== RECORD EXCERPTS
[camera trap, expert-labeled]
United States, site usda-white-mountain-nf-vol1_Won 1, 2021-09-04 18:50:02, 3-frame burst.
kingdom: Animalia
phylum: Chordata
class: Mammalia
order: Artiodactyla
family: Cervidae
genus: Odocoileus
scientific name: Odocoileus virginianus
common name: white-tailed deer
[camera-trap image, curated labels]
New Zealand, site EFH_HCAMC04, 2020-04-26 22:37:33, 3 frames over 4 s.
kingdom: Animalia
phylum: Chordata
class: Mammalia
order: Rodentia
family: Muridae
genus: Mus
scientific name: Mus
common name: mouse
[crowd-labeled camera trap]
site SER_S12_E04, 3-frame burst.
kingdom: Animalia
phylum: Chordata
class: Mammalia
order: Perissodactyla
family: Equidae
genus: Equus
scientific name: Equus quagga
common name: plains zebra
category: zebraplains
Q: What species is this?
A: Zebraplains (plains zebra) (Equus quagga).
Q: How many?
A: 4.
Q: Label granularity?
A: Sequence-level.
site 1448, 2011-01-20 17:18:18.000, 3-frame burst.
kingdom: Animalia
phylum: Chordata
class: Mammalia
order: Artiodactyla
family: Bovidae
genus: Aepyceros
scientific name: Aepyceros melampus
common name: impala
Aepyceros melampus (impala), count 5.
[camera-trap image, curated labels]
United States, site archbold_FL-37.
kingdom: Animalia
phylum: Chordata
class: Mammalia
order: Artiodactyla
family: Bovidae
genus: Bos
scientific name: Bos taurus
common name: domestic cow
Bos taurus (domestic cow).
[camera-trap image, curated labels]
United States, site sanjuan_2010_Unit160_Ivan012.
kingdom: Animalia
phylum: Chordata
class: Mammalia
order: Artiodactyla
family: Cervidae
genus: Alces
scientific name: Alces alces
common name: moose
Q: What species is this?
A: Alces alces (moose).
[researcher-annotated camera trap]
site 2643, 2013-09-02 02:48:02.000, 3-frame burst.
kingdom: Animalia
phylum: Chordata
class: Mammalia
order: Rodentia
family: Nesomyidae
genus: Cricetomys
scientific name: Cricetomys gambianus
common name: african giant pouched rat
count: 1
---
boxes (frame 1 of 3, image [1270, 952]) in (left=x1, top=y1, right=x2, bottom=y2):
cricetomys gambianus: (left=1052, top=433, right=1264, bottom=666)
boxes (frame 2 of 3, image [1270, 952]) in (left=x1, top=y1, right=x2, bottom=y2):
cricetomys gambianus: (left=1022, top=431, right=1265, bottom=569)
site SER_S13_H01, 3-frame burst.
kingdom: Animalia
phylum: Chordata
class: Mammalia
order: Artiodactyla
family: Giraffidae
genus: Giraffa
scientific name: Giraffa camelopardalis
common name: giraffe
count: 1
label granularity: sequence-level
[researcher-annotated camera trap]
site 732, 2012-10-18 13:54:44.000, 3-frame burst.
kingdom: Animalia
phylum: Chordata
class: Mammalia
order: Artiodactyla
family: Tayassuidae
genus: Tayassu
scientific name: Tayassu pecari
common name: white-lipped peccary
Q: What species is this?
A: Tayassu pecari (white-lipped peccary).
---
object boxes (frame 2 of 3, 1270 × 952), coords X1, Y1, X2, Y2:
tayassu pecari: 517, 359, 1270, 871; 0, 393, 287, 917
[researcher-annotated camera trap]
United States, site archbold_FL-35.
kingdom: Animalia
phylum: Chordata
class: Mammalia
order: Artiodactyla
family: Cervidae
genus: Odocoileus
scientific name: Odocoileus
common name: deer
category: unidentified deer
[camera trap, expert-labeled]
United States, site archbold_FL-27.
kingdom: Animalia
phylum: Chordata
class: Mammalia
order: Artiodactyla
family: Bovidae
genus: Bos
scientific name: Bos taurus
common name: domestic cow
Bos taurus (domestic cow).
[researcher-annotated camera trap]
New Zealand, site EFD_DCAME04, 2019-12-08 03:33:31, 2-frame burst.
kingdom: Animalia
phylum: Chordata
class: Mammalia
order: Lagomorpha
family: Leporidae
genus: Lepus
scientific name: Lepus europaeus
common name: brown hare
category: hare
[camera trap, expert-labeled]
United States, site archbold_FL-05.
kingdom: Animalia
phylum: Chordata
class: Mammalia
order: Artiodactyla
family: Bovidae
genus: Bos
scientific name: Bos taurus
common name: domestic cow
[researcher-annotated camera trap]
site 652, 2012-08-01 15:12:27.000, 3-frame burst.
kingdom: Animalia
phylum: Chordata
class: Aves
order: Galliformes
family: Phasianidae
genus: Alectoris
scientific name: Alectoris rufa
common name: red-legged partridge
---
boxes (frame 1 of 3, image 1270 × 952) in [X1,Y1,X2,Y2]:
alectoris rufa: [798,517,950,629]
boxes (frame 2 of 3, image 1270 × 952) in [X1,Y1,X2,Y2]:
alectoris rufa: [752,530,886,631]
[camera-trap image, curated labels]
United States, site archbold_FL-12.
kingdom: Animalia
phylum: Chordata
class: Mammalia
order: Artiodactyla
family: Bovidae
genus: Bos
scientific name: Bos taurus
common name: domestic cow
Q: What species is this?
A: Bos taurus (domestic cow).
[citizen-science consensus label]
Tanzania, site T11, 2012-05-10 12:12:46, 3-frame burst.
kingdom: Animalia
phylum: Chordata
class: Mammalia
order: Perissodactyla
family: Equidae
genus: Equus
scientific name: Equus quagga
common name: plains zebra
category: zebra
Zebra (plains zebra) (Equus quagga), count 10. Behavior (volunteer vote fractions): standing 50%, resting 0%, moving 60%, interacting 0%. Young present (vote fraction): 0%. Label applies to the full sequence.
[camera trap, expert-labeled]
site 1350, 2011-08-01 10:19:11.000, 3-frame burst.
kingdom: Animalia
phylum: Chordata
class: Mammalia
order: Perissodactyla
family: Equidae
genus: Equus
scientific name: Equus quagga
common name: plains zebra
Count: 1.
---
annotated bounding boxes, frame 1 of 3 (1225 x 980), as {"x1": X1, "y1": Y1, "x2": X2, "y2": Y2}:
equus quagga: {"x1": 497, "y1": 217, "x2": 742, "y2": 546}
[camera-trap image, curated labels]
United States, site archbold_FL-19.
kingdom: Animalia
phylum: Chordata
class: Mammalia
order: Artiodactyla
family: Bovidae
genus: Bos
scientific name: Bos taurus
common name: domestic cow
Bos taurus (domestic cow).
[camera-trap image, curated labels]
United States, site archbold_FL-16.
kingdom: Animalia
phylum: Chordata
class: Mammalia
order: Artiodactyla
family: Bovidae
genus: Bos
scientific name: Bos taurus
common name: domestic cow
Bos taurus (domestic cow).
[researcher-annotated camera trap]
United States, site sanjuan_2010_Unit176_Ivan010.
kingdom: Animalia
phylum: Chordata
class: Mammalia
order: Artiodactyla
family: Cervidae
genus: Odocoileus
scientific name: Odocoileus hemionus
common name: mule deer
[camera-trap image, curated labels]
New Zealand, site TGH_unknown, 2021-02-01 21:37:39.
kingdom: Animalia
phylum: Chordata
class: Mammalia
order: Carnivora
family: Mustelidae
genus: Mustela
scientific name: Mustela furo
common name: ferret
====
▶ _TASK REQUIREMENTS_
Return each line of the data that contains the string "burst".

▶ _EXERCISE RESPONSE_
United States, site usda-white-mountain-nf-vol1_Won 1, 2021-09-04 18:50:02, 3-frame burst.
site SER_S12_E04, 3-frame burst.
site 1448, 2011-01-20 17:18:18.000, 3-frame burst.
site 2643, 2013-09-02 02:48:02.000, 3-frame burst.
site SER_S13_H01, 3-frame burst.
site 732, 2012-10-18 13:54:44.000, 3-frame burst.
New Zealand, site EFD_DCAME04, 2019-12-08 03:33:31, 2-frame burst.
site 652, 2012-08-01 15:12:27.000, 3-frame burst.
Tanzania, site T11, 2012-05-10 12:12:46, 3-frame burst.
site 1350, 2011-08-01 10:19:11.000, 3-frame burst.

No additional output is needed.